Friday, July 23, 2010

List: 'Top-10 Internet-Fueled conspiracies'

Today’s ‘List Friday’. The internet’s an amazing thing (if it’s a thing at all). No doubt my life’d be diminished if it didn’t exist. But it has its dark side. Some comments on some websites sicken me. They run the gamut of prejudice, racism, misogyny, homophobia, and just about every imaginable rubric of intolerance and hate. While I no longer bother to read such tripe, I’m inclined to overlook it in the interest of free speech. (Not that I could do much about it anyway, even if I wanted to.) But I wonder about the lowlifes who write it, how they expressed themselves pre-internet, and whether their internet bottom-feeding makes them happy. It’s only a short hop from there to internet-fuelled conspiracy theories. I imagine such theories have abounded since time immemorial. But it seems the internet’s the ideal medium for nourishing them. Like agar agar for microbes.

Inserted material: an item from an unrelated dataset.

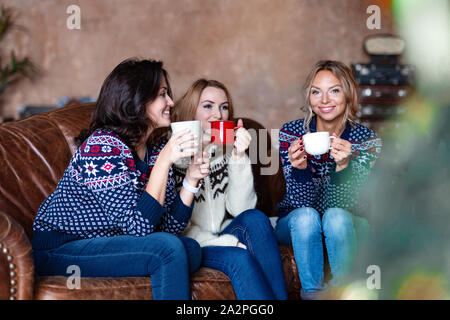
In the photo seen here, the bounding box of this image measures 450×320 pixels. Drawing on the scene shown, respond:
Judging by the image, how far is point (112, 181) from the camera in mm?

I guess that pre-internet these theories died a natural death. But the internet provides them with a kind of vitamin boost. Today’s list, from salon.com last Monday, is ‘Top 10 Internet-fueled conspiracies’. The blurb [1] suggests that the more shocking the event, the more elaborate and expansive the resultant conspiracy. I reckon that’s so. The ‘Top 10’ slideshow [2] includes forecasts of each conspiracy’s likely future course. It’s interesting in a morbid kind of way. I’ll bet the internet conspiracists include a fair number of internet bottom-feeders, too.